What Is Tokenization?
Tokenization is the preprocessing step that converts a raw string of text into a sequence of integer IDs — called tokens — that a large language model can ingest. Before any LLM processes your prompt, a tokenizer splits the text into subword pieces, looks each piece up in a fixed vocabulary table, and passes the resulting ID sequence to the model's embedding layer.
Both input and output follow this path: the model generates token IDs, which the tokenizer then decodes back into human-readable text.
Why Tokenization Exists
LLMs are mathematical functions that operate on numbers, not characters. Tokenization is the bridge between human-readable text and the integer sequences the model processes. The design of the tokenizer has significant downstream effects on:
- Vocabulary size — typically 32,000 to 128,000 unique tokens.
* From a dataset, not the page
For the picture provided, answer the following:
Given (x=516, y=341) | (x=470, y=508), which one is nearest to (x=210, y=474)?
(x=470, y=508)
- Context efficiency — how much meaningful text fits in the context window.
- Language coverage — how well non-English and multilingual text is represented.
- Arithmetic ability — numbers tokenized as individual digits vs. multi-digit chunks affect mathematical reasoning.
Byte Pair Encoding (BPE)
Byte Pair Encoding is the dominant tokenization algorithm used by GPT-series models, Llama, Mistral, and many others. The algorithm works as follows:
- Start with a vocabulary of individual bytes (256 entries).
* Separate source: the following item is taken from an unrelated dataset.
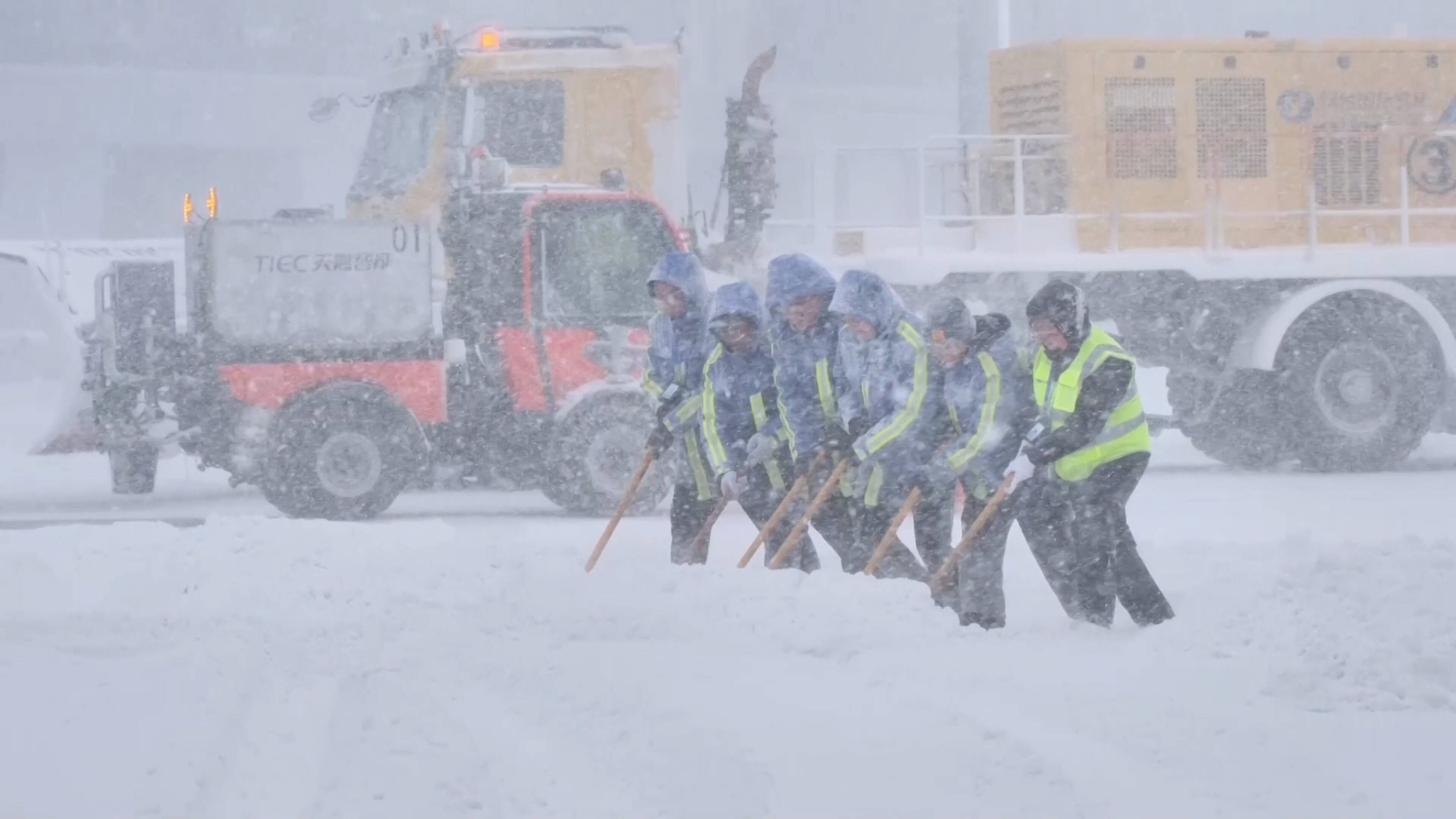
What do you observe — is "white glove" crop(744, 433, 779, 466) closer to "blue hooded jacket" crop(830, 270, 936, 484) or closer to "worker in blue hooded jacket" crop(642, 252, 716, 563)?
"worker in blue hooded jacket" crop(642, 252, 716, 563)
- Count all adjacent byte-pair frequencies in the training corpus.
- Merge the most frequent pair into a new token.
- Repeat until the target vocabulary size is reached.
The result is a vocabulary where common words and subwords appear as single tokens, while rare sequences are decomposed into smaller pieces.
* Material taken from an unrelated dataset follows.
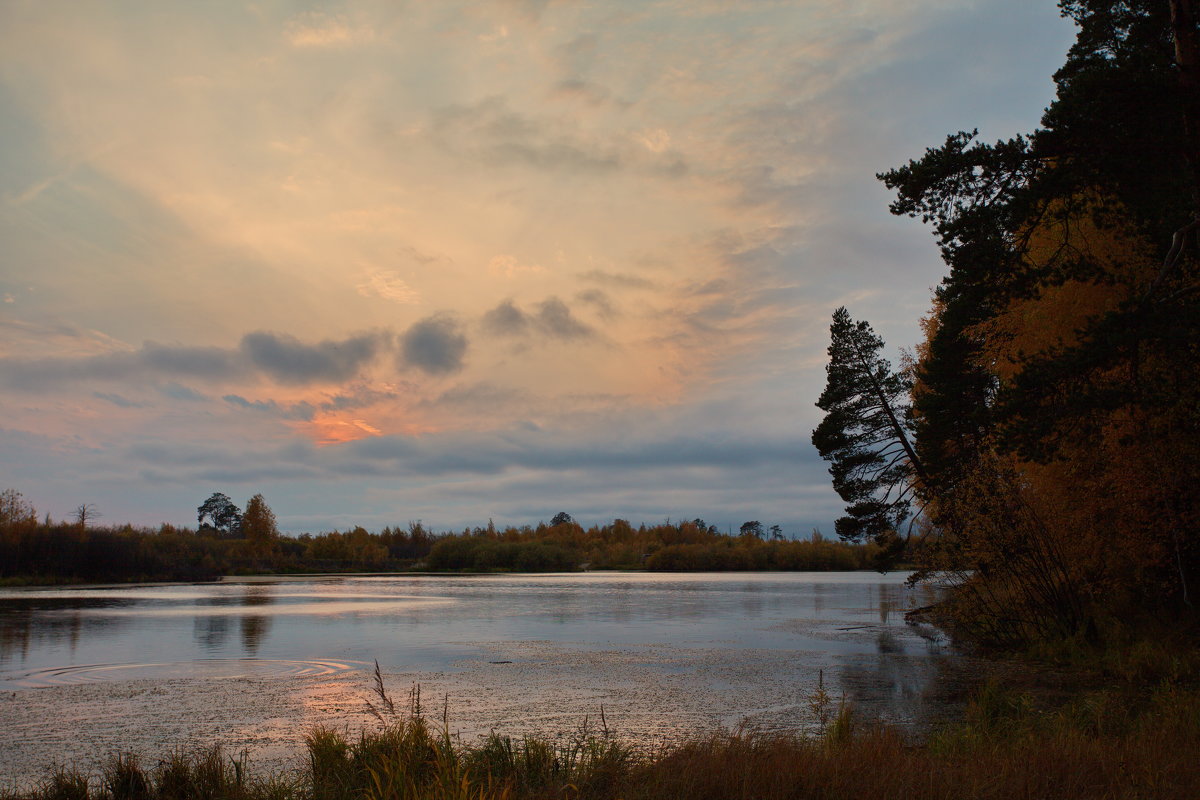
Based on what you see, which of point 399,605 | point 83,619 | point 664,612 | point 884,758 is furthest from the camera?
point 399,605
Training text: "low lower lowest"
Initial pairs: l-o, o-w, w-e, e-r, r-l, ...
Most frequent: "lo" → merge → new token "lo"
Next: "low" → merge → new token "low"
WordPiece and SentencePiece
Claude and Google models use variants:
- WordPiece (BERT, DistilBERT) — Similar to BPE but uses a different merge criterion based on likelihood rather than raw frequency.
- SentencePiece (T5, Gemma, many multilingual models) — Operates on raw Unicode characters without requiring pre-tokenization whitespace splitting, making it language-agnostic.
Visualizing Tokenization
import tiktoken
enc = tiktoken.encoding_for_model("gpt-4o")
text = "KnowledgeSDK extracts structured data from any URL."
tokens = enc.encode(text)
print(f"Token count: {len(tokens)}")
# → Token count: 10
decoded = [enc.decode([t]) for t in tokens]
print(decoded)
# → ['Knowledge', 'SDK', ' extracts', ' structured', ' data', ' from', ' any', ' URL', '.']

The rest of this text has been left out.